Probability and Samples

    In the final section of our lab we will start bringing sampling and probability together (we will do this in greater detail in later labs).

    Imagine the following situation.  You are Jack and you are on the way to town to sell your cow. You are approached by a stranger who claims to have "magic" beans. He produces a bag, and pours out 10 beans, 2 are white and 8 are black.  jack
    The black beans, he says, are magic, but the white are not. He places the beans back into the bag and places it into his pocket. He then offers to buy your cow for his bag of beans. However, you a somewhat suspicious when he pulls the bag back out of his pocket. You ask to see the beans again, but he refuses. He claims that if he removes the beans too often the beans black beans will lose their magic, changing color from black to white. You say "Well, how do I know that's the same bag you showed me?" He agrees to allow you to remove four beans from the bag. You agree and he pours out four beans, 1 is white, the others are black. Do you, as Jack, think that the bag is the original bag with 2 white and 8 black beans?

    Let's bring the story back to our statistical discussion. We can consider the original bag of beans our population and the two beans that he showed us from the current bag our sample. Our question here is, looking at the sample can we know for certain whether the current bag is the original bag or not? Because we can't see the contents of the entire bag, we can't know for sure. However, we can take into account the probability of getting particular samples.

    In the situation described in the story, the population bag had 80% black "magic" beans (8 out of 10). The sample of 4 beans had 75% black beans. 75% is pretty close to 80%. The likelihood of selecting this sample from the original population is fairly high. So Jack will probably conclude that the current bag is the same as the original bag. jack However, suppose that when the stranger had poured out a different sample of 4 beans. What would you have concluded if the sample had consisted of 2 white and 2 black beans? Here there is a larger difference between the proportion of black to white beans in the sample and the original population. This sample is still possible, however it is less likely than the earlier sample. So in this situation, Jack may be more likely to think that the current bag is not the original bag and that the stranger is trying to pull a fast one.  What if the sample had 3 white and 1 black.  Then Jack would know for sure that the bags had been switched (the original back only had 2 white beans, so a sample from it can't have 3).

    This is the kind of situation that a researcher is often in, trying to look at a sample of observations and make a decision about what population the sample came from. For now, we're just trying to get this at an intuitive level, but later in the course (especially aroung lab 15) we will learn how to quantify the probabilities used to make these kinds of decisions.

      11) Consider the following populations and samples.  For each try to decide which population the sample was more likely to have been drawn from.

      a)  A standard deck (population 1) has 52 cards, one copy of Duece (2) through Ace for each of the four suits ( ♥, ♦, , ); a Pinochle deck (population 2) has 48 cards, two from each of the four suits, 9 through Ace (9,10,J,Q,K,A).  If you were dealt 9, 10♠, J♣, K♠, A (our sample), which deck (population) is this hand more likely to have come from?  How certain do you feel about your choice?

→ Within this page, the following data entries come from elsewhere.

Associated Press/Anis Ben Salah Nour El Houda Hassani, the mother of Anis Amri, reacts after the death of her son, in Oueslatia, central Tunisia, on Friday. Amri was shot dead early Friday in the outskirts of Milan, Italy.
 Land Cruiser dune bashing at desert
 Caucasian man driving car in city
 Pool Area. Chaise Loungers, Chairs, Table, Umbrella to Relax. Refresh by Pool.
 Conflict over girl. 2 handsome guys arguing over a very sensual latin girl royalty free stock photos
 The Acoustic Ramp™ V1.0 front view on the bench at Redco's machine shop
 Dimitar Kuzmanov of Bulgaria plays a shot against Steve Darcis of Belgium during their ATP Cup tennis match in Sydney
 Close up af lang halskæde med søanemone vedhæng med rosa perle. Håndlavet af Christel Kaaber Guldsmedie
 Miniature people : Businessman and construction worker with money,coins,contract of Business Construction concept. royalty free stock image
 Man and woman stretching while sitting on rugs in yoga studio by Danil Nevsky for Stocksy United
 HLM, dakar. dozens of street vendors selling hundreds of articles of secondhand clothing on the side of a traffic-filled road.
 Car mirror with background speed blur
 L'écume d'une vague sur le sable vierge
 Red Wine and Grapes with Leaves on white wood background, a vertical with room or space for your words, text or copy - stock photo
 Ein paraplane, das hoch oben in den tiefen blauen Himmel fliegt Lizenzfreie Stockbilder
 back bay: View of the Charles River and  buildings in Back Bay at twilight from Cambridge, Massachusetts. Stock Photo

      b)  At the local game store you pick up two 6-sided dice.  One die is a "true" die, with which the chances of rolling a 1, 2, 3, 4, 5, or 6 are all equivalent.  The other die is a "loaded" die, that has been weighted so that the 1 happens very infrequently, the 6 occurs more frequently than usual, and the 2, 3, 4, & 5 occur at their normal rates.  The two dice look the same and you forget which is which.  So you decide to pick one of them and roll it 6 times (our sample).  Suppose that your sample roll is: 1, 1, 3, 2, 6, 2.  Which die do you think you selected, the "true" die or the "loaded" die? How certain do you feel about your choice?